SOURCE RECORDS
────────────────────

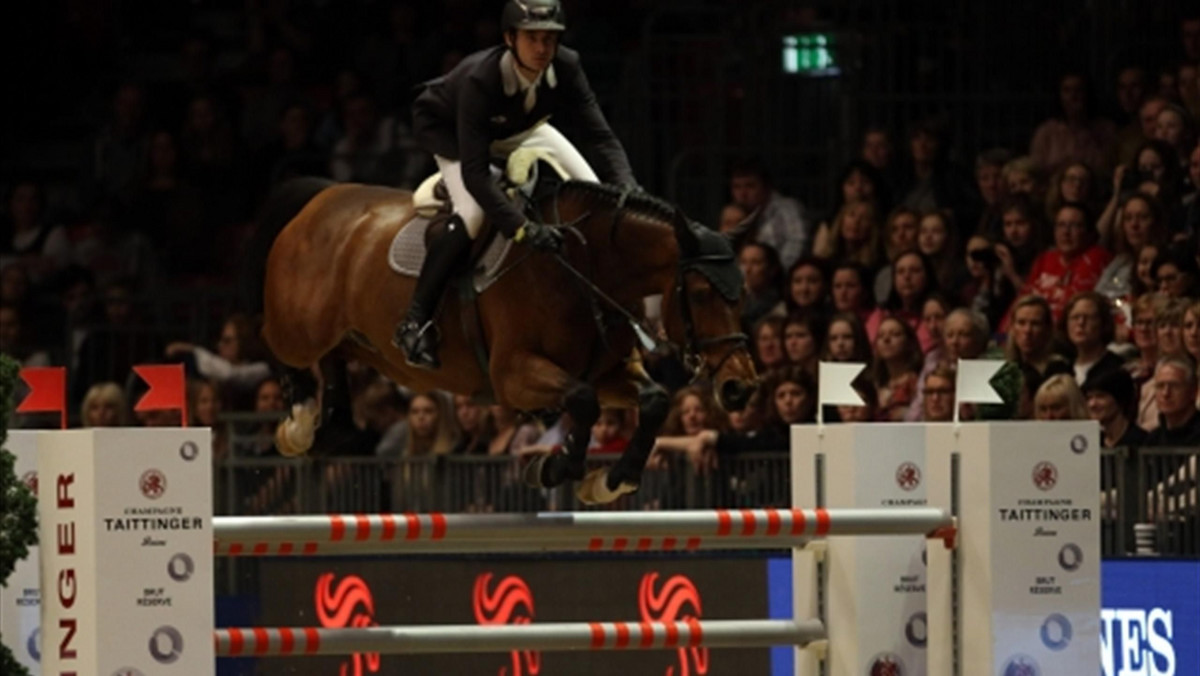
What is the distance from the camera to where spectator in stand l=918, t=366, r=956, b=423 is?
10992mm

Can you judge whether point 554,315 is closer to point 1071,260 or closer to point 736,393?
point 736,393

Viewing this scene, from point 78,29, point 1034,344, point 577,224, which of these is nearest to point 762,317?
point 1034,344

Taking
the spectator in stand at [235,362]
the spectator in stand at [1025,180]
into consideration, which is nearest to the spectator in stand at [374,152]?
the spectator in stand at [235,362]

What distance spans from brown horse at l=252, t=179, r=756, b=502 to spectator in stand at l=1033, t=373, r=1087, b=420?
201 centimetres

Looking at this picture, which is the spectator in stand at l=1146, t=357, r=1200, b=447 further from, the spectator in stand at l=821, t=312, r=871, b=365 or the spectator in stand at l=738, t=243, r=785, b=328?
the spectator in stand at l=738, t=243, r=785, b=328

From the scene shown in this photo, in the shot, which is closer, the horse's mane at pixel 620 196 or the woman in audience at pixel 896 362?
the horse's mane at pixel 620 196

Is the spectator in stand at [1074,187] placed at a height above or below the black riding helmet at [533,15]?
below

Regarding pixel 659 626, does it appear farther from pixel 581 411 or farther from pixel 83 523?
pixel 83 523

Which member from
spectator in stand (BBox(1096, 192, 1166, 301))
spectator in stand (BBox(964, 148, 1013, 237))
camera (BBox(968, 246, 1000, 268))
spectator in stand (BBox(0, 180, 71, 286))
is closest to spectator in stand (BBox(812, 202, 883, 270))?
spectator in stand (BBox(964, 148, 1013, 237))

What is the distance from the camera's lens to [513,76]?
9.03 metres

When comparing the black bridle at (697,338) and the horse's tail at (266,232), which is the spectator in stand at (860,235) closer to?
the horse's tail at (266,232)

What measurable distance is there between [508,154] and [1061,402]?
100 inches

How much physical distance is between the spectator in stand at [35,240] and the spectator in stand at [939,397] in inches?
278

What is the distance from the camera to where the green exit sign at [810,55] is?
14867 mm
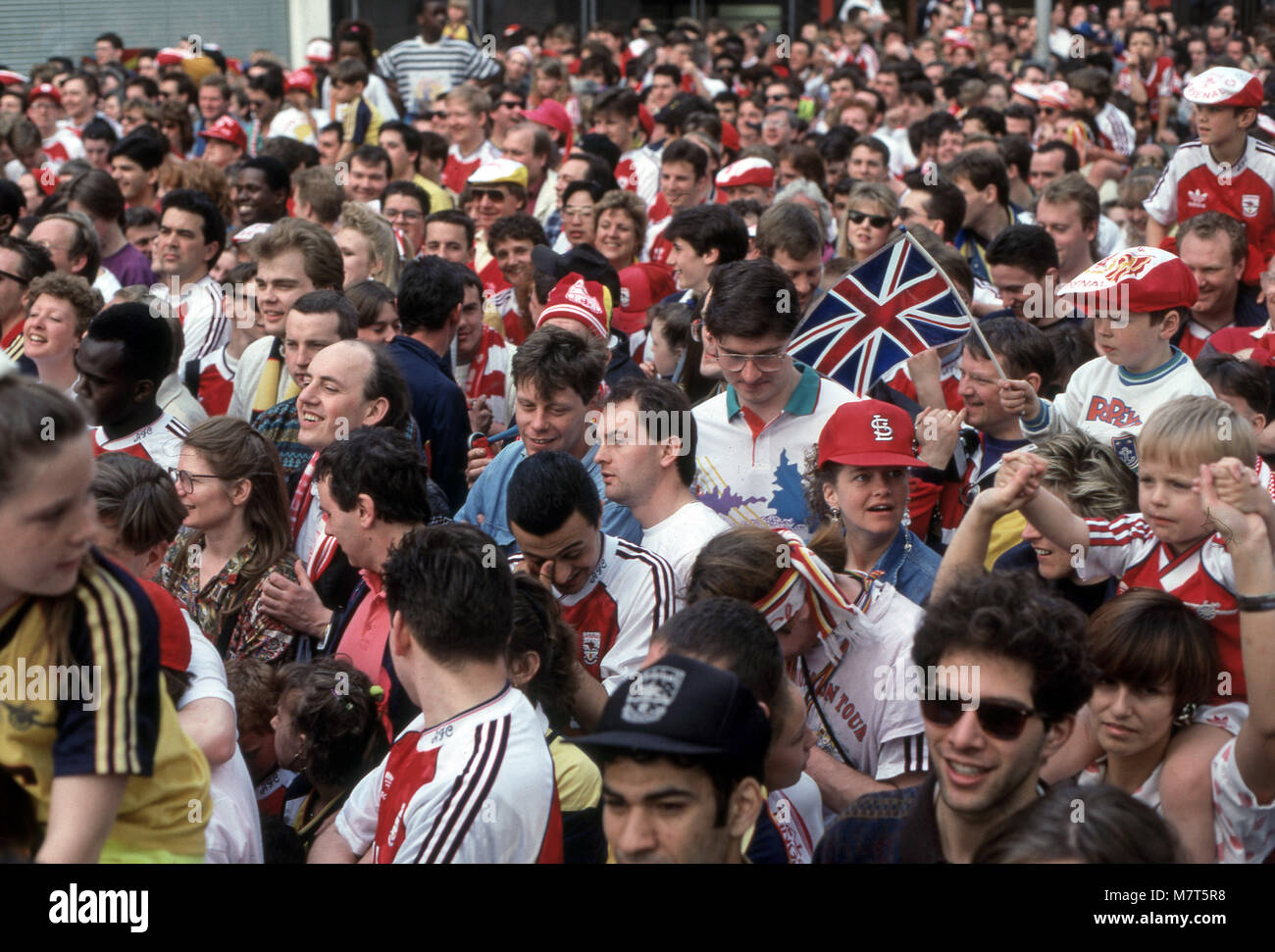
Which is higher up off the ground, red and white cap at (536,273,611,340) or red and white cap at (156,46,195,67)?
red and white cap at (536,273,611,340)

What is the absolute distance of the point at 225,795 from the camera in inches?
130

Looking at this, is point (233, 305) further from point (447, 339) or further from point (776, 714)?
point (776, 714)

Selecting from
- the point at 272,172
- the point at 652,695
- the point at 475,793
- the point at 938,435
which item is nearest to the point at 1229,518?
the point at 938,435

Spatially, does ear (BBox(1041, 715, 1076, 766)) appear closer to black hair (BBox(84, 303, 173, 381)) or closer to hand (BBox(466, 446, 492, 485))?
hand (BBox(466, 446, 492, 485))

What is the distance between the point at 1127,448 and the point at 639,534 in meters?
1.53

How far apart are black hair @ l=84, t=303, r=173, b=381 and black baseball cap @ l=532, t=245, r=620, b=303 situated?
2.23 meters

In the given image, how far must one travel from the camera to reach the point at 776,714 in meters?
3.14

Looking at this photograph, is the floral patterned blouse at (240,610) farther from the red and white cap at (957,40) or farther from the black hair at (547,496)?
the red and white cap at (957,40)

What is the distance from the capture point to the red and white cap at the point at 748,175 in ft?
32.1

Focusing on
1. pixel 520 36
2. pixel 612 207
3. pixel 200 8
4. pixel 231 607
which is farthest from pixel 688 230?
pixel 200 8

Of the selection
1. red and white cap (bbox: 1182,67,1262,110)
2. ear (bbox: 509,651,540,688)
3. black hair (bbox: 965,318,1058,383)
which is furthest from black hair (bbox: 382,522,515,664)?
red and white cap (bbox: 1182,67,1262,110)

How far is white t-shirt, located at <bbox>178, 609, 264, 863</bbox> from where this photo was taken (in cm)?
322

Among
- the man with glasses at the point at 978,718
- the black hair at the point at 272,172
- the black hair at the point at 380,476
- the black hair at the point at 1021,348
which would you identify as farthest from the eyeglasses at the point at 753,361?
the black hair at the point at 272,172

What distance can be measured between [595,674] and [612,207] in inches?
173
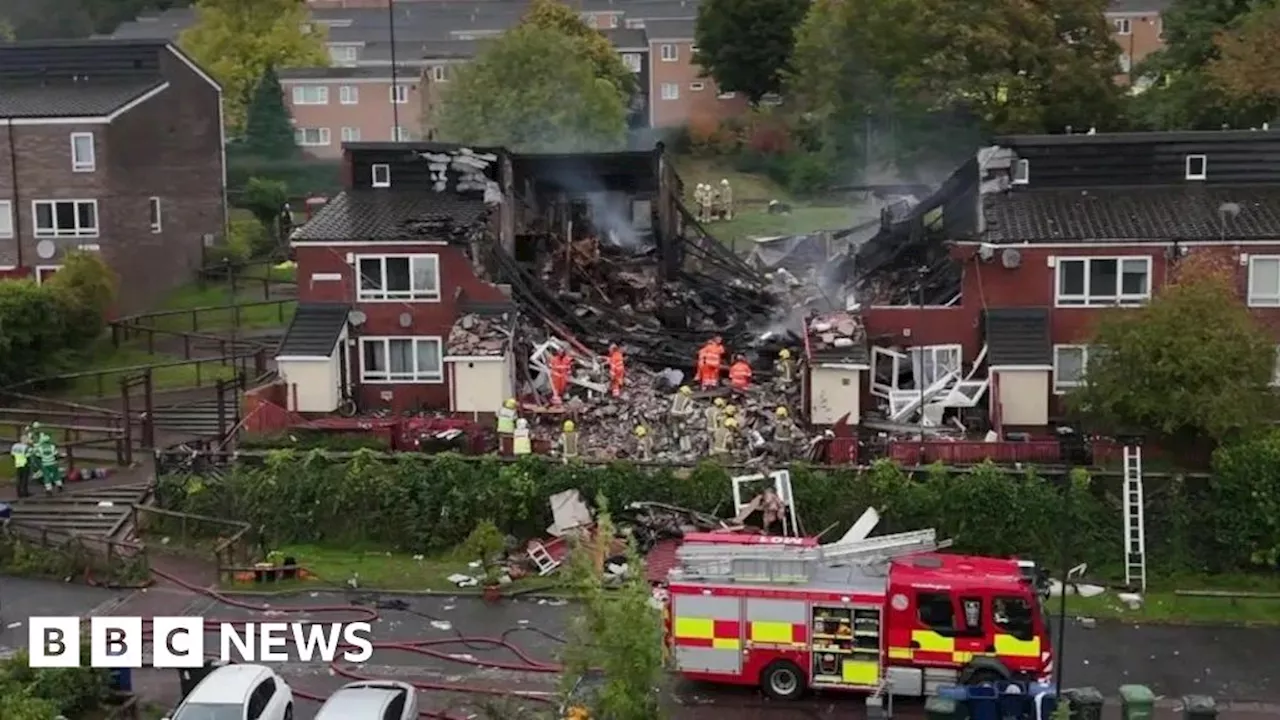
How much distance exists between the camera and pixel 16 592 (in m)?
29.7

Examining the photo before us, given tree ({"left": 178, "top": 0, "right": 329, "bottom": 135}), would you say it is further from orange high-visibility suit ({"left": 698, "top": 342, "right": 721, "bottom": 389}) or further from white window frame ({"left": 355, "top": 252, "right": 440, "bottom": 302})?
orange high-visibility suit ({"left": 698, "top": 342, "right": 721, "bottom": 389})

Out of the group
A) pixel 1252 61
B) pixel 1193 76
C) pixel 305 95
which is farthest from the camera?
pixel 305 95

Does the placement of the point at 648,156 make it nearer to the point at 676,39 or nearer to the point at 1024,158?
the point at 1024,158

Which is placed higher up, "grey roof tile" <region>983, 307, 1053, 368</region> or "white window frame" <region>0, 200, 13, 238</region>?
"white window frame" <region>0, 200, 13, 238</region>

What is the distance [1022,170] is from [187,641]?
22.5 m

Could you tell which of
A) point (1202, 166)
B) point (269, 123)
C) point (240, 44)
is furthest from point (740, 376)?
point (240, 44)

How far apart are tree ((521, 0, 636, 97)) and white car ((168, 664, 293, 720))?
54.6 meters

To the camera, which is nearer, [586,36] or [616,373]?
[616,373]

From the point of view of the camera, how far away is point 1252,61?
156ft

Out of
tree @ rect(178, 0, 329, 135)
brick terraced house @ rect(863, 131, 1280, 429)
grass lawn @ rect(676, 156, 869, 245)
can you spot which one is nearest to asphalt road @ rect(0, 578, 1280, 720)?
brick terraced house @ rect(863, 131, 1280, 429)

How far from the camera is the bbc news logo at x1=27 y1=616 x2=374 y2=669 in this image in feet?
77.7

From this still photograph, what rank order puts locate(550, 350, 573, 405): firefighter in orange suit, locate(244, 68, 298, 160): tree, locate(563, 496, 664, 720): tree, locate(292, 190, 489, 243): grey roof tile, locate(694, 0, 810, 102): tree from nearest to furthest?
locate(563, 496, 664, 720): tree, locate(550, 350, 573, 405): firefighter in orange suit, locate(292, 190, 489, 243): grey roof tile, locate(244, 68, 298, 160): tree, locate(694, 0, 810, 102): tree

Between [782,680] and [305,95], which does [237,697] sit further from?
[305,95]

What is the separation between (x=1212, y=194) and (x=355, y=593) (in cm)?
2164
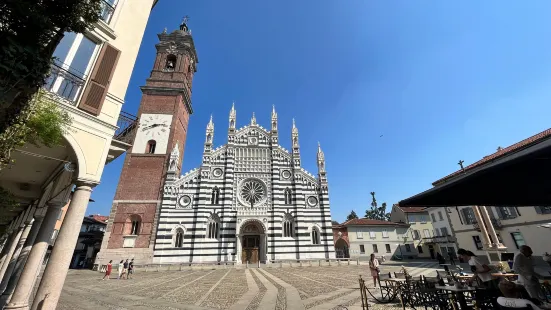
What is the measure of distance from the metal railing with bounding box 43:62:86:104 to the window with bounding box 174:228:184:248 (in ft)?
66.7

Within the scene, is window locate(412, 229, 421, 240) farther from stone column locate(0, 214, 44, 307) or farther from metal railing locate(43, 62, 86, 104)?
metal railing locate(43, 62, 86, 104)

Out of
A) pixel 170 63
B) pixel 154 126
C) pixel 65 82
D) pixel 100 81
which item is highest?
pixel 170 63

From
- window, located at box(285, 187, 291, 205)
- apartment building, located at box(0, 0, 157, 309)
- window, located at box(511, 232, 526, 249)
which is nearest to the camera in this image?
apartment building, located at box(0, 0, 157, 309)

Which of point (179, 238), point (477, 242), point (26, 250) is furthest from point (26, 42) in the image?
point (477, 242)

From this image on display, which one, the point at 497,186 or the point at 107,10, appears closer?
the point at 497,186

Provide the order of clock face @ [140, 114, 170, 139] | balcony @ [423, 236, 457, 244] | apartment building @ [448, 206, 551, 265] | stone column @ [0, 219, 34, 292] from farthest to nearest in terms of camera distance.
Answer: balcony @ [423, 236, 457, 244] → clock face @ [140, 114, 170, 139] → apartment building @ [448, 206, 551, 265] → stone column @ [0, 219, 34, 292]

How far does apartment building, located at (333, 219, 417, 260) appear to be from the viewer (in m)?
32.8

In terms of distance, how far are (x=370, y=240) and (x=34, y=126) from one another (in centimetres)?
3705

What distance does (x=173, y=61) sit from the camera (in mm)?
32688

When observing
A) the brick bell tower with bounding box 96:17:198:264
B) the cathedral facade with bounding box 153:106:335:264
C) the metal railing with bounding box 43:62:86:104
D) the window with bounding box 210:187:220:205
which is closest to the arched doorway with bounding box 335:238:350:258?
the cathedral facade with bounding box 153:106:335:264

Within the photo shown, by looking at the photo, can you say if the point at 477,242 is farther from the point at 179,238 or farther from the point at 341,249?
the point at 179,238

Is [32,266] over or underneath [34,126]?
underneath

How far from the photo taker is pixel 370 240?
33.8 metres

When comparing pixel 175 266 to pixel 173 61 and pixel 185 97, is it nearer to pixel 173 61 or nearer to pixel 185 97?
pixel 185 97
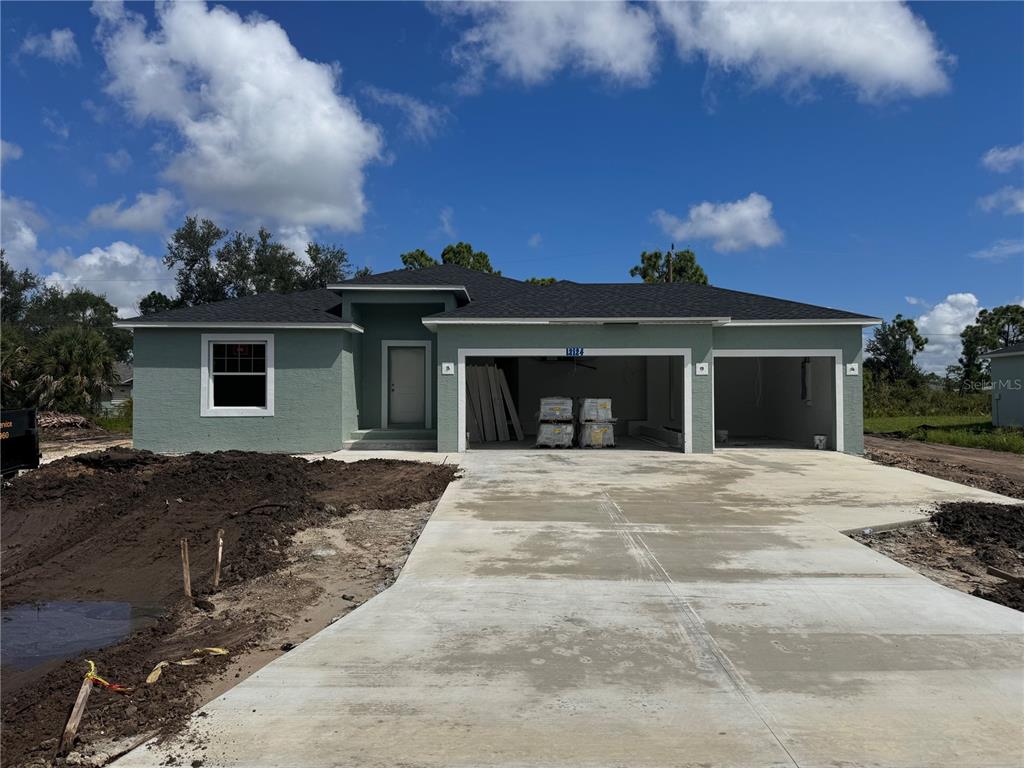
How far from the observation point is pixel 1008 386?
24.5 m

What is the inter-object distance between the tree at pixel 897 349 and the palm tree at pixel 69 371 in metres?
41.2

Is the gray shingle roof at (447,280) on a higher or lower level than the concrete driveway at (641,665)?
higher

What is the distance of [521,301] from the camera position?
16.9 meters

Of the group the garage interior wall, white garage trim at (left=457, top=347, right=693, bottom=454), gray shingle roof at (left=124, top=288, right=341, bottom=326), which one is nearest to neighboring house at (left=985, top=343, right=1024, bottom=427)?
the garage interior wall

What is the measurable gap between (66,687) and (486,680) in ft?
8.29

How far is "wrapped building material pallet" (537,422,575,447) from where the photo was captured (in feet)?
53.6

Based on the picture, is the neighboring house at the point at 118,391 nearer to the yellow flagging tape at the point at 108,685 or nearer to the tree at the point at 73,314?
the tree at the point at 73,314

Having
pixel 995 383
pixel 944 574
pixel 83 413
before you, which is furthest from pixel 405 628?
pixel 995 383

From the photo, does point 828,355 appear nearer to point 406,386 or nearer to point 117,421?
point 406,386

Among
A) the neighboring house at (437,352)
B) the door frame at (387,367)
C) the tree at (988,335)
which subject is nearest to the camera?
the neighboring house at (437,352)

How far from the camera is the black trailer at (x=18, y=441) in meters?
11.7

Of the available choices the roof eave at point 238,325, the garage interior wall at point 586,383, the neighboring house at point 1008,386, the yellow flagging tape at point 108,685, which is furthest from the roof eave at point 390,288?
the neighboring house at point 1008,386

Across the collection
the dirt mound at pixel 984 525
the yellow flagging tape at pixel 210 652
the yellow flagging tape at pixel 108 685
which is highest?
the dirt mound at pixel 984 525

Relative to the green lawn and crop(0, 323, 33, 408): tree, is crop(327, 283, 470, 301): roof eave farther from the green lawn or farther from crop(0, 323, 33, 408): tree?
the green lawn
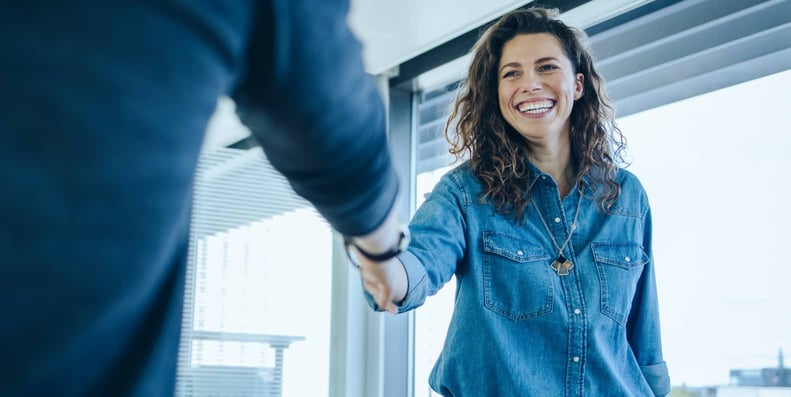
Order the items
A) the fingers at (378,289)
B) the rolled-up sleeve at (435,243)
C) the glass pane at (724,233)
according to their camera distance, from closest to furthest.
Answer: the fingers at (378,289) < the rolled-up sleeve at (435,243) < the glass pane at (724,233)

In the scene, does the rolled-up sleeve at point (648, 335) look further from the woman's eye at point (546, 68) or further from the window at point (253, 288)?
the window at point (253, 288)

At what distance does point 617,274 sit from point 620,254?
0.16ft

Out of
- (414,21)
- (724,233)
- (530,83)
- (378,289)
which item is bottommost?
(378,289)

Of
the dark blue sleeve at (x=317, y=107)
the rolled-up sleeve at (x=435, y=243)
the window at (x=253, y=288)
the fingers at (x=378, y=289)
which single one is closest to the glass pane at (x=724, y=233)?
the rolled-up sleeve at (x=435, y=243)

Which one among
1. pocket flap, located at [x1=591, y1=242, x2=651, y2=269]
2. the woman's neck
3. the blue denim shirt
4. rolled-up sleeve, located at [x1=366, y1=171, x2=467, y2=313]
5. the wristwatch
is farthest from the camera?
the woman's neck

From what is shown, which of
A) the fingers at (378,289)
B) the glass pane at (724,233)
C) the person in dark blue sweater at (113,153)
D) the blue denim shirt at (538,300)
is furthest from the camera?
the glass pane at (724,233)

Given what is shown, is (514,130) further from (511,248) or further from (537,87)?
(511,248)

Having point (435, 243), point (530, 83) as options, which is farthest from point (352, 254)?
point (530, 83)

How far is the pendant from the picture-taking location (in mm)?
1681

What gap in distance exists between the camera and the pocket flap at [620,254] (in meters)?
1.72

────────────────────

Reproduce the data above verbatim, beginning at the line that contains "Provide the order" and stopping after the line that contains "Answer: balcony @".

ANSWER TO THIS EXERCISE
Provide the order of clock face @ [140, 114, 170, 139] | balcony @ [423, 236, 457, 244] | apartment building @ [448, 206, 551, 265] | stone column @ [0, 219, 34, 292] from farthest to nearest in terms of camera distance.
Answer: balcony @ [423, 236, 457, 244] → clock face @ [140, 114, 170, 139] → apartment building @ [448, 206, 551, 265] → stone column @ [0, 219, 34, 292]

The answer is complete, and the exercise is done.